Personnellement, j’ai trouvé plus facile d’approcher l’ouvrage en me disant que je lisait un recueil d’histoires plutôt que comme un roman linéaire. Je ne me suis ainsi pas sentie obligée de toujours faire le point pour retrouver le contexte dans lequel on se trouve (quelle famille, que lien les unis, etc.).

Quoi qu’il en soit, chacune de ces histoire nous conte la difficulté et le bonheur croisés d’être enfant d’immigré chinois aux Etats-Unis. La misère que ça implique pour voir peut-être ses enfants réussir…

Jenny Zhang, la jeune autrice du percutant roman Âpre coeur.

Des tranches de vies prises sur le vif

Comme une photographie de l’instant, les nouvelles sont très vivantes, on y croit immédiatement. Et pour cause, Jenny Zhang s’est nécessairement inspirée de son vécu et de son histoire familiale pour créer Âpre Coeur.

Voici la liste des nouvelles contenues dans l’ouvrage : Crispina, on t’aime, La vide le vide le vide, Nos mères avant eux, Mes jours et mes nuits de terreur, Pourquoi jetaient-t-ils des briques ?, Tu es tombée de la rivière et je t’ai sauvée !.

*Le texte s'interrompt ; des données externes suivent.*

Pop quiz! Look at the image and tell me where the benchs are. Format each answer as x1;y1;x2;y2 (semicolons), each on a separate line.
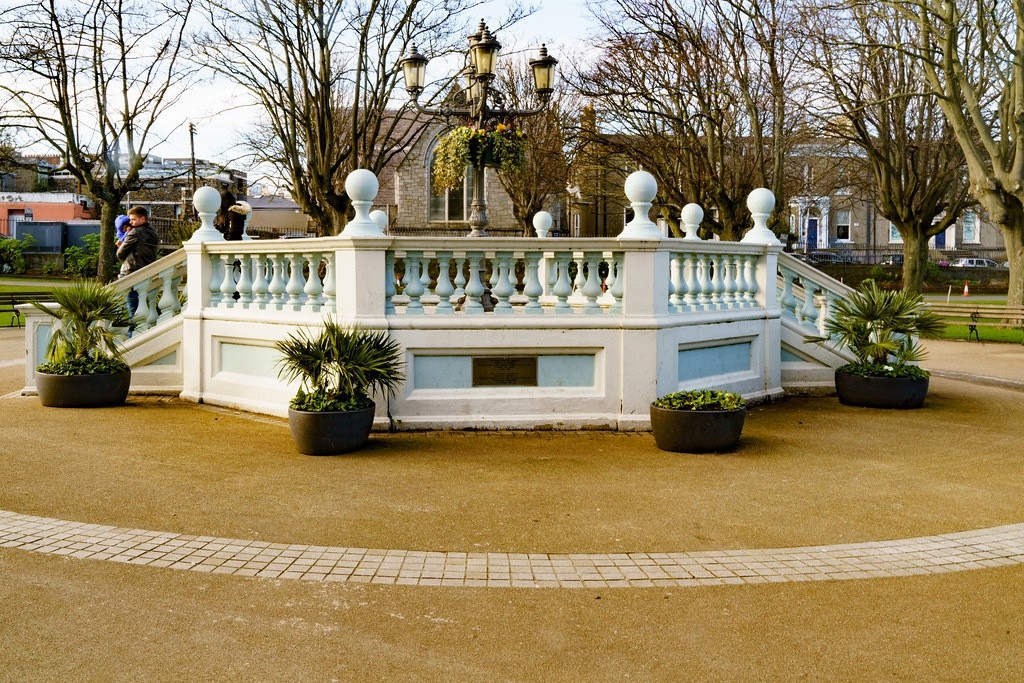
918;303;1024;342
0;291;58;329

Parmi les histoires qui m’ont le plus marquée, la toute première m’a particulièrement touchée. Tous les sacrifices innombrables qu’ont fait ces parents pour que leur fille ait un avenir meilleur. La misère, les déménagement de trous pourris et insalubres en appartements délabrés, les collocations avec d’autres immigrés chinois fraîchement débarqués… La décision difficile de leurs parents pour offrir le meilleur à Christina, une fille sensible, bizarre et attachante. Elle souffre de démangeaisons atroces qui la font se gratter jusqu’au sang la nuit. Ils sont si pauvres qu’ils volent la poudre aromatisée des nouilles dans les magasins pour accommoder leurs restes…

« Après ma pneumonie, j’avais beaucoup de mal à ne pas régurgiter mes aliments, et parfois, mon papa ramassait à la cuillère ce que j’avais vomi et le mettait dans sa bouche pour ne pas gaspiller la moindre parcelle de nourriture […]« .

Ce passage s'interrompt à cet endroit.